Upon meeting Cooper’s family, Poppy says something along the lines of, “so you were a Funk Troll all along?” Cooper quickly rebukes that, saying he is Pop AND Funk. Prince D follows up by saying that he identifies as Funk and Hip-hop, the latter of which, Poppy does not even know exists. Turned out there was more types of troll than Poppy can label.
Poppy and viewers then learn that the trolls segregation was due to her own pop troll ancestors. The moment feels allegorical for when a white person finds out that their great-great grandparents may have owned slaves, or other bigoted acts their family members may have committed. When Poppy states that all trolls are the same, King Quincy asserts that no, not all trolls are the same.
Soon after that moment, the film reaches its climax as Queen Barb has assembled her magic guitar and began turning trolls into rock zombies.
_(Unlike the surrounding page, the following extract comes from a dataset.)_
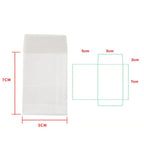100pcs/lot Invitations Blank Translucent Envelope Postcards Message Card Sulfate Paper Envelope Business Letters Wedding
Poppy, through trickery, held the guitar in her grasp, and decided to break the magic guitar. This looked ghastly at first, as all of the trolls lost their color directly after. But, once again, through the power of song and connection, the trolls become as vibrant as ever, with a new togetherness.
The destruction of the guitar looked like the breaking down of the barrier. The film left the trolls free to develop relationships with other genres, so it will be interesting to see how the franchise might progress. If Trolls: World Tour happens to be the final film, it ends on a high note.
Once again, Trolls had outdone itself, this time preaching a message of tolerance, finding common ground, and a celebration of differences. All of which are great messages that everyone in the family should follow, making Trolls a film that my eight-year old cousin can enjoy with her mom on repeat and one that can lead to a great quarantined date night.